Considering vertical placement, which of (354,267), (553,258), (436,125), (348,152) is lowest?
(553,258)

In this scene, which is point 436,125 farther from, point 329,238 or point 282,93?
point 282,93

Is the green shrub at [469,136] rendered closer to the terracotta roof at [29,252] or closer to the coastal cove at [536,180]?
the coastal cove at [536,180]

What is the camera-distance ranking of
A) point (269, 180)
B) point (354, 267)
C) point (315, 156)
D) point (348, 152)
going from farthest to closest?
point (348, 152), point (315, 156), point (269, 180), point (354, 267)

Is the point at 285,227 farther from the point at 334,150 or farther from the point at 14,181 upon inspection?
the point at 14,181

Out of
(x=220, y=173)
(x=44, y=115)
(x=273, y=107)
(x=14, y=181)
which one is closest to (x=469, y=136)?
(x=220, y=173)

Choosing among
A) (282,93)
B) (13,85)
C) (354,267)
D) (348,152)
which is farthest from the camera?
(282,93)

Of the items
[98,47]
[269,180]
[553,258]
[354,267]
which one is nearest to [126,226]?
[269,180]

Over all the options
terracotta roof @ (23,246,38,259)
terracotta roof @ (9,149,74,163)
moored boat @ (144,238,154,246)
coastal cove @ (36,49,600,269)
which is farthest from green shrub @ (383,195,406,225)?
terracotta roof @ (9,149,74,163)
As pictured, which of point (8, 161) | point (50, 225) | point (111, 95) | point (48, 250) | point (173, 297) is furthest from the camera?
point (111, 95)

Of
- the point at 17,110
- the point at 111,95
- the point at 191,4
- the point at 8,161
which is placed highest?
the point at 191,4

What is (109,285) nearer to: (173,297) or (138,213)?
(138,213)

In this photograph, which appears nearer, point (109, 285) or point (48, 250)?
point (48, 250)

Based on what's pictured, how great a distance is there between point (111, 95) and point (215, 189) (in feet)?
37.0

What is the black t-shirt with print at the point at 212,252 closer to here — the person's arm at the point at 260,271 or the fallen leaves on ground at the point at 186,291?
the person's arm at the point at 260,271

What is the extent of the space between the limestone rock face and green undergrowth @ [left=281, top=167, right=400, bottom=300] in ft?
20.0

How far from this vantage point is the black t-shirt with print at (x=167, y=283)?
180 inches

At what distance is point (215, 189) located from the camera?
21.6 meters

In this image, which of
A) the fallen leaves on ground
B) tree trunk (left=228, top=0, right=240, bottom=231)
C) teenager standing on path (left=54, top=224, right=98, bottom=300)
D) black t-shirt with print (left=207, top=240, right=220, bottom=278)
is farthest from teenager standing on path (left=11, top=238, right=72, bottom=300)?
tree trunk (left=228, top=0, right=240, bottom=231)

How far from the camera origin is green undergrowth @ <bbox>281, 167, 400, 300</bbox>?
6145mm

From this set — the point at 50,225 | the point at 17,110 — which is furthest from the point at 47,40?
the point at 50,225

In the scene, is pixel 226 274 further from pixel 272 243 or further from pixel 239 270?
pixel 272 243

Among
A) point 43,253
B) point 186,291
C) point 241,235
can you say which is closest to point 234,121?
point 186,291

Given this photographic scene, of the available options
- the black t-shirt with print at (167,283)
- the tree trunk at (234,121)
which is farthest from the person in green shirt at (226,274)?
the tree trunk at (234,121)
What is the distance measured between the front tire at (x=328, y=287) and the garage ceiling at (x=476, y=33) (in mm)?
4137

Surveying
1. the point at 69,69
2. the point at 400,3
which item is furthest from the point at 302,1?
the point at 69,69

^^^^^^^^

Copy out all of the data above, word for word and in the same order.

Considering vertical placement, which of (354,267), (553,258), (436,125), (348,152) is lowest?
(553,258)

In this scene, which is point 436,125 farther from, point 329,238 or point 282,93?
point 282,93

Is the green shrub at [469,136] rendered closer to the terracotta roof at [29,252] or closer to the coastal cove at [536,180]?
the coastal cove at [536,180]

What is the camera-distance ranking of
A) point (269, 180)
B) point (354, 267)
C) point (315, 156)
D) point (348, 152)
going from farthest to closest?
point (348, 152), point (315, 156), point (269, 180), point (354, 267)

Is the point at 285,227 farther from the point at 334,150 or farther from the point at 14,181 upon inspection?
the point at 14,181

Out of
(x=220, y=173)
(x=44, y=115)
(x=273, y=107)
(x=14, y=181)
which one is closest to (x=469, y=136)?
(x=220, y=173)

Choosing among
A) (282,93)
B) (13,85)
C) (354,267)
D) (348,152)
which is farthest from the camera?
(282,93)

Of the items
[98,47]
[269,180]
[553,258]
[354,267]
which one is nearest to [126,226]?
[269,180]

Over all the options
terracotta roof @ (23,246,38,259)
terracotta roof @ (9,149,74,163)
moored boat @ (144,238,154,246)
coastal cove @ (36,49,600,269)
which is farthest from green shrub @ (383,195,406,225)?
terracotta roof @ (9,149,74,163)
As pictured, which of point (8, 161) | point (50, 225) | point (111, 95) | point (48, 250) | point (173, 297) is furthest from the camera?
point (111, 95)

Of
- the point at 17,110
- the point at 111,95
- the point at 191,4
- the point at 8,161
which is placed highest?
the point at 191,4

What is (109,285) nearer to: (173,297) or (138,213)?
(138,213)

In this photograph, which appears nearer, point (109, 285) or point (48, 250)?
point (48, 250)

Based on what's pictured, how great a distance is there between point (111, 95) and point (215, 189) (in feet)?
37.0

What is the black t-shirt with print at the point at 212,252 closer to here — the person's arm at the point at 260,271 or the fallen leaves on ground at the point at 186,291?
the person's arm at the point at 260,271

What is the extent of the space between the limestone rock face and green undergrowth @ [left=281, top=167, right=400, bottom=300] in ft?
20.0

How far from this vantage point is the black t-shirt with print at (x=167, y=283)?
180 inches

At what distance is point (215, 189) located from the camera?
21.6 meters

In this image, which of
A) the fallen leaves on ground
B) tree trunk (left=228, top=0, right=240, bottom=231)
C) teenager standing on path (left=54, top=224, right=98, bottom=300)
D) black t-shirt with print (left=207, top=240, right=220, bottom=278)
is farthest from teenager standing on path (left=11, top=238, right=72, bottom=300)?
tree trunk (left=228, top=0, right=240, bottom=231)

How far from the camera origin is green undergrowth @ <bbox>281, 167, 400, 300</bbox>?
6145mm

From this set — the point at 50,225 | the point at 17,110 — which is furthest from the point at 47,40?
the point at 50,225

In the scene, is pixel 226 274 further from pixel 272 243 or further from pixel 239 270?
pixel 272 243

Among
A) point 43,253
B) point 186,291
C) point 241,235
can you say which is closest to point 234,121?
point 186,291

Given this photographic scene, of the available options
- the black t-shirt with print at (167,283)
- the tree trunk at (234,121)
which is farthest from the person in green shirt at (226,274)?
the tree trunk at (234,121)
What is the distance measured between the front tire at (x=328, y=287) and the garage ceiling at (x=476, y=33) (in mm)?
4137

Surveying
1. the point at 69,69
2. the point at 400,3
which item is furthest from the point at 302,1?
the point at 69,69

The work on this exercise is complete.